Except when they don't and you're stuck with a bill you can't afford. I don't build properties I own to AWS on principle. Developers demand memory safe languages, concurrency safe languages, even type safe languages. Is it really too much to ask for a billing safe cloud?
I’ve got a 10,000$ bill remaining in my aws account which I’ve been using for a set of servers which I was using for a coupon. There was no way to set limits and I’ve missed certain bill calculations and had went over 15,000$. The coupon was applicable for only 5000$ 💔😂. The case is still under investigation where I’ve filed a complaint that they were not transparent about the bill estimates or limitations for spending. So confusing to use aws as well as super moduler and manageable if learnt in the right way.
Every month I get a $0.64 bill from AWS. I set up my own VPN during the free trial period but shut it down and deleted it. That was 10 years ago nd I still have no idea what I'm being charged for.
A while back I thought I would start learning AWS and, like this student, got hit with a hefty bill. After a lot of searching around I figured the only way to stop getting billed was, as pointed out in the article, to delete my AWS account.
Even after years of the account being disabled, I cannot re-enable it in any way so, even if I wanted to learn AWS for a job or anything there is no way I can (yes, even contacted the support and they were totally useless).
I've had a lot more success with GCP but, I feel like AWS dominates the space and it seems like every company is looking for people who know AWS. It's infuriating that so many companies are looking for people to utilize the platform but, there's no easy way to learn to use the platform without incurring massive charges.

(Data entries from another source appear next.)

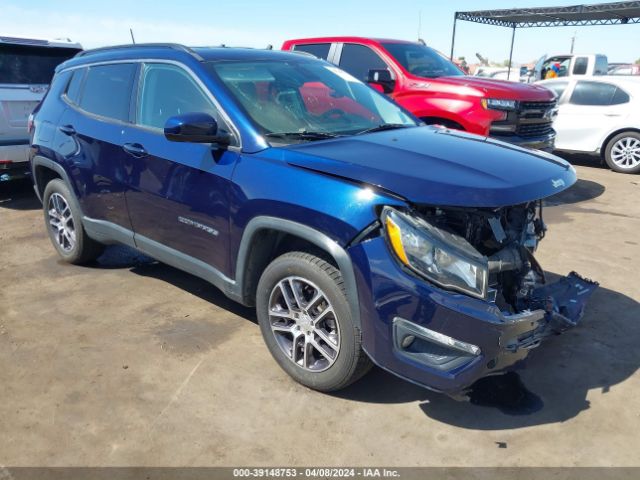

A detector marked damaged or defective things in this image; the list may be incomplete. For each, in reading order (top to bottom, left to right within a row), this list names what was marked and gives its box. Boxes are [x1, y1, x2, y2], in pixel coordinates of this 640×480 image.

cracked headlight [382, 207, 488, 298]
damaged front end [376, 201, 600, 396]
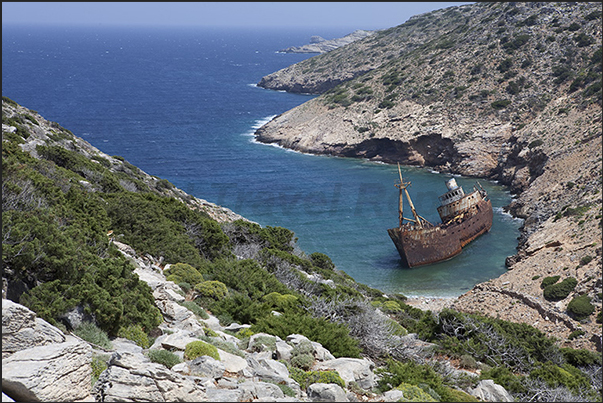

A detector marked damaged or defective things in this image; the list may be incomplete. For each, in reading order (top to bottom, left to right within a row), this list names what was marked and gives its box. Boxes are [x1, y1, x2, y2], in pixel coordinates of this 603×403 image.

rusty shipwreck [390, 164, 494, 268]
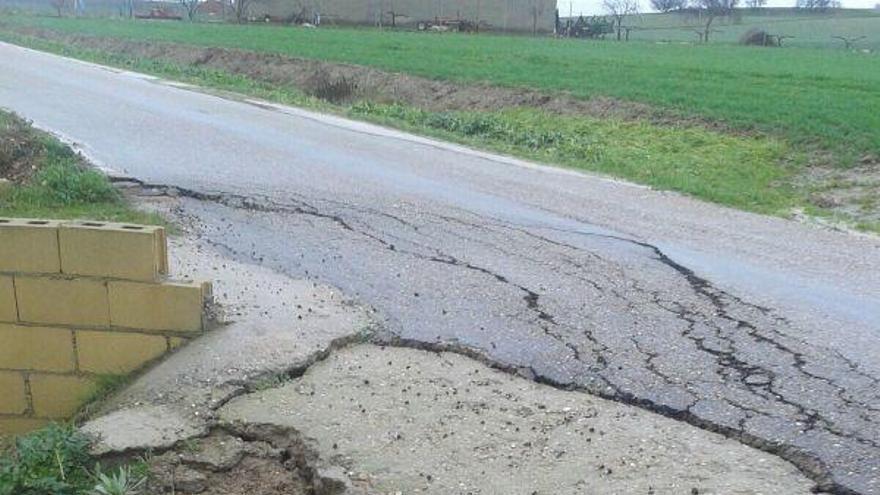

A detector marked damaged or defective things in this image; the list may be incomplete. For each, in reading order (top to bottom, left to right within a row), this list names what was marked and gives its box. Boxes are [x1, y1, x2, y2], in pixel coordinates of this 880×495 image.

crack in asphalt [125, 180, 880, 494]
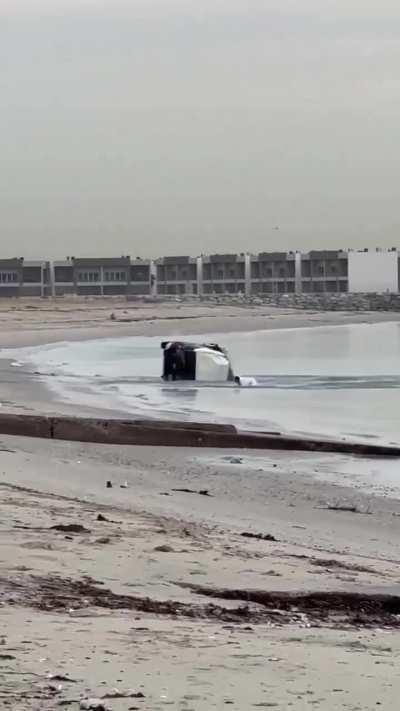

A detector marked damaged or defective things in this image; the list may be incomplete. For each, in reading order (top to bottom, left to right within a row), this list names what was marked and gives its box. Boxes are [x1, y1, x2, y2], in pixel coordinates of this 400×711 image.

overturned vehicle [160, 340, 233, 384]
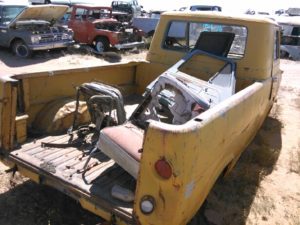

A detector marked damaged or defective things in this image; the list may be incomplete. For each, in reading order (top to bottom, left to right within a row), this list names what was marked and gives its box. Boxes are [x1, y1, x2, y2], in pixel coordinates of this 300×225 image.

rusty bed floor [9, 134, 136, 213]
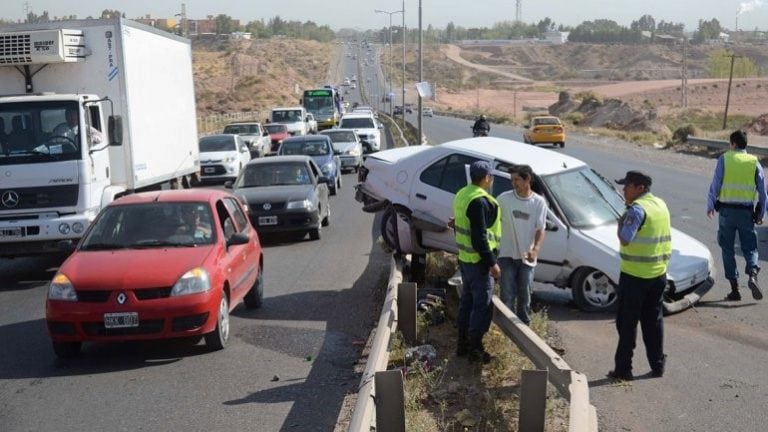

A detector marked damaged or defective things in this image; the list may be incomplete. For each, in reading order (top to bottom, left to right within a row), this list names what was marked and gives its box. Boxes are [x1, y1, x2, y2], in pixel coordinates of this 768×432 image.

crashed white car [354, 139, 712, 314]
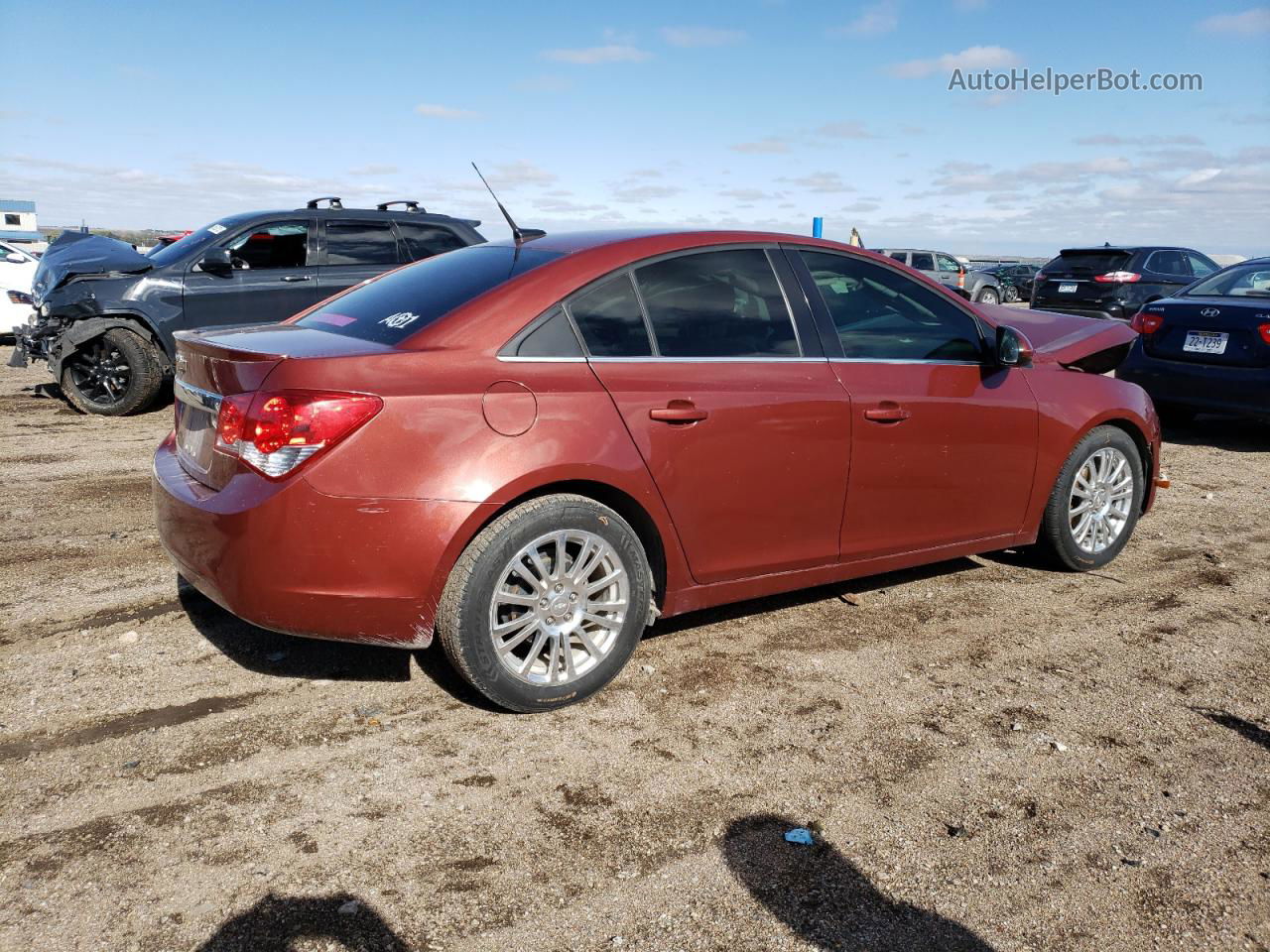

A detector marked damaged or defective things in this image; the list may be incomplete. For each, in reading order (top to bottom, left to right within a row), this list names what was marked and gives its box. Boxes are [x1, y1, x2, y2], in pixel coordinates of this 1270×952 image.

Luckily, most of the things I would use AWS for I can self-host and develop on my own machine without the fear of incurring costs I won't be able to cover.
Although they use MFA and generally good security practices, a small non-profit organization with which I'm affiliated had a hacker break into their AWS account and run up over $20,000 in charges. AWS was pretty unsympathetic and it has been a nightmare.
Well, I had kind of same experience with the service SageMaker. I did use it for only 1 hour but I was billed around 130$ (I am from India, currently a student and it's a lot of money as per Indian standards). Fortunately, the support guy came through and waved it off.
Phew!
With https://github.com/infracost/infracost (free open source) we're trying to educate developers about cloud pricing BEFORE they launch stuff. It probably wouldn't have helped in this case as I doubt the student used Terraform to spin-up the resources but we plans to support CloudFormation and other IaC tools. The status quo feels like going shopping online without ever seeing a checkout screen - doesn't make sense.
I think the free-tier one year eligible is a joke as well. Set hard limits but remove the 12 month term as well. I have been studying for multiple AWS certs and always have to create a new account cause my free-tier membership expires.
Google is no better. Firebase is a nightmare. The horror stories!! People racking up thousands over night.. because they just won't impliment a limit on spend.. Like shit that shit down the moment you hit your cap... end of! But Amazon, Google(including Firebase).. don't include the ability to cap expenses... rather.. the supply alerts systems instead.. it's a joke..
Burnt by this one! Then I learnt to set up Billing alarm ;)
*All* accounts on any system like that should have not only hard spending limits that are set low BY DEFAULT, but the possibility of a prepaid balance that can't possibly be overspent. That's basic functionality.
Yet another reason to stay the hell away from The Cloud(TM).